***** Selected passage
Lights Out: Bristling With Creativity & Sonic Surprises

Sometimes, a podcast can surprise you. Typically, even the best podcasts follow a proven formula. Even the most riveting true-crime podcasts, the funniest comedy podcasts or the most provocative interview shows are similar in form and format.

Then there's Lights Out, a BBC Radio 4 podcast, that grips listeners with its experimental audio documentaries.

Lights Out returns for a new season on October 16. Lights Out is a space carved out in the podcast landscape for adventurous, sound-led, inventive one-off documentaries by makers from around the world. It existed on the radio for half a decade - where it became the first documentary strand from the UK to win the Prix Europa, as well as the IDA radio and podcasts award, Amnesty awards, Third Coast and multiple others. In 2022, it finally became a podcast.

I've listened to several episodes and found them to be sparkling with creativity, surging with sonic surprises, and bristling with a strange brew of emotions.

Two of my favorite episodes include Call Signs, about a man who climbs trees in the nearby forest to put up antennas that he uses to communicate with his family and others via ham radio.  This is after the Russian invasion of Ukraine, and he is trapped in Kyiv.

The other episode, Gatekeeper, connects the discovery of the planet Neptune with the realities of queer and indigenous people. It's a masterpiece of connective tissue between cosmology and gender expression.

When Lights Out returns for its new season on October 16, its first episode is a piece by Talia Augustidis described as follows: “Exploring an archive of home videos, photographs, memories, and news reports, Talia Augustidis reflects on how we choose to remember someone. Told through five chapters, each part focuses on a single image of her mum, who died when Talia was three.”

Listeners in the United States may not know her, but Talia Augustidis is an award-winning audio producer and community organizer. She is the host and creator of the podcast, UnReality, which has featured in festivals from Florence to Reykjavik to New York. She runs popular monthly listening events in London with In The Dark, often featuring live performances from audio artists. In 2022, Talia built an extensive audio industry resource list, and she now writes a monthly newsletter, All Hear, in collaboration with Transom.
**********
◆ Complete the following
a) Which awards does the Lights Out review name as won by the program? List each one.
b) Can you copy the Lights Out review from "Lights Out: Bristling" up to and including "became a podcast.", substituting "features" for "documentaries"?
c) How would the Lights Out review go on after its final sentence? Resume it from there.
***** Exercise data
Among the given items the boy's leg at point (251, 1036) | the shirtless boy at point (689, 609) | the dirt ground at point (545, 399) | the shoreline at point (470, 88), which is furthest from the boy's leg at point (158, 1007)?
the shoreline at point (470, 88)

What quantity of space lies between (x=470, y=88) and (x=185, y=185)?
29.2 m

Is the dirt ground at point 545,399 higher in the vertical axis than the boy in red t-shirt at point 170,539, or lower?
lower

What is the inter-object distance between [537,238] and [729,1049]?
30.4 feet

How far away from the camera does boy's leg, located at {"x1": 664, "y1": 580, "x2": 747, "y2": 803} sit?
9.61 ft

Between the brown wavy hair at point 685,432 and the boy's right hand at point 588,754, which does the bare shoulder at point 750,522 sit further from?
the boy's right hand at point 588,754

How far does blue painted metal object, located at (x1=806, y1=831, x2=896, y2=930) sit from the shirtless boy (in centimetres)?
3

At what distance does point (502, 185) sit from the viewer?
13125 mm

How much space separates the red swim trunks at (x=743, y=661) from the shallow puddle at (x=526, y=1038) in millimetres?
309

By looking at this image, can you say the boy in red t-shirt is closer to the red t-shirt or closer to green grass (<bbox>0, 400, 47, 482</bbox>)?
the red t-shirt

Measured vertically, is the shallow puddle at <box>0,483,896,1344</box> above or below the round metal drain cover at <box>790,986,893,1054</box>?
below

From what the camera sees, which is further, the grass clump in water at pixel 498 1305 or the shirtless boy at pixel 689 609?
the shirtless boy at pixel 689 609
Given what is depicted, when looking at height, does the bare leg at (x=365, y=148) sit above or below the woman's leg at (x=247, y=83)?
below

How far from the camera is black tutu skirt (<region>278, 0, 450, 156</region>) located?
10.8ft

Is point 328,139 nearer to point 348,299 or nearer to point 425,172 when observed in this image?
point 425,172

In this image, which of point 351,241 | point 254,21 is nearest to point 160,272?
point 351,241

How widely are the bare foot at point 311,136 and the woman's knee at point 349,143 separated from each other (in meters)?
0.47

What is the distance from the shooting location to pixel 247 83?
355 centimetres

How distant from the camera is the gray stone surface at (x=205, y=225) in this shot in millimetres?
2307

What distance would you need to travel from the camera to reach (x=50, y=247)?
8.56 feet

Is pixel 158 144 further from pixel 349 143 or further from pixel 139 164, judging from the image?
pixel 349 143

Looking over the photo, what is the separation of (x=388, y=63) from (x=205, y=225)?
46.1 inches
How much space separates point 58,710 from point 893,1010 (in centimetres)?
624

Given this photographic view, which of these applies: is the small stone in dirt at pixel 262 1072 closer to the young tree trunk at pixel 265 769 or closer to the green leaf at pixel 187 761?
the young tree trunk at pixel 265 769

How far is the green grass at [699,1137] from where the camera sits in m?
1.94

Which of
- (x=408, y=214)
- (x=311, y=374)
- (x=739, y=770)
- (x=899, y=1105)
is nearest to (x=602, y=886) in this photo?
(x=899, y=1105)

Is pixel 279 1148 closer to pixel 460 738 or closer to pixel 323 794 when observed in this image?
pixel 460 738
**********
◆ Exercise answers
a)
Prix Europa
IDA radio and podcasts award
Amnesty awards
Third Coast

b)
Lights Out: Bristling With Creativity & Sonic Surprises

Sometimes, a podcast can surprise you. Typically, even the best podcasts follow a proven formula. Even the most riveting true-crime podcasts, the funniest comedy podcasts or the most provocative interview shows are similar in form and format.

Then there's Lights Out, a BBC Radio 4 podcast, that grips listeners with its experimental audio features.

Lights Out returns for a new season on October 16. Lights Out is a space carved out in the podcast landscape for adventurous, sound-led, inventive one-off features by makers from around the world. It existed on the radio for half a decade - where it became the first documentary strand from the UK to win the Prix Europa, as well as the IDA radio and podcasts award, Amnesty awards, Third Coast and multiple others. In 2022, it finally became a podcast.

c)
Talia Augustidis explains her creative process behind the episode. "In terms of how I crafted the episode, I've been collecting the tape for two years now. Following my Dad and sister around with my recorder, requesting endless interviews with them, which they always kindly obliged. All the individual pieces were born out of a sense of frustration -- the empty tapes, forgetting to press record, the lifeless headlines, the one video that I can't see, the photographs that I don't want to see -- and I eventually realized that there is a cohesion in this disappointment, hence the "Dead Ends". And it felt important from the beginning of the concept that each individual fragment have a different style, not just to flex my creative muscles, but to best respond to what each feeling and emotion needs. Hopefully that comes across to the listener, too."

In Dead Ends, Talia Augustidis manipulates sound with tape hiss, plaintive voices from the past, and the mystery of her mother's tragic death from a fall from a cliff while on a business trip in Majorca. 

In this, my favorite, episode, I felt the pain of Talia's loss, the frustration at not knowing her mother, hard questions about her mother's lifestyle, and the darkness surrounding her mother's death.

It's a powerful episode, and the sounds she employs are poignant, somber, and wistful. Her narrative process in the episode is anything but circadian, and more like entering a dreamlike state.

Other producers on the docket this season are: Phoebe McIndoe, Redzi Bernard, Alice Boyd, Laura Grace Simpkins, and Jesse Lawson. 

In the upcoming episode Lithified, Laura Grace Simpkins made two big life changes in 2022. She decided to stop taking lithium (a medication she was prescribed for her mental health) just as she moved to Cornwall—the only place where lithium is being mined in the UK. In 'Lithified', Laura gets ready for her future without the silvery-white metal, while exploring the landscape it will soon be coming from.

I highly recommend
Lights Out for listeners around the world. Its narrative process is wild and unwieldy, its themes are connected by threads that can baffle, and the questions it poses locate a spot in your brain and fertilize there.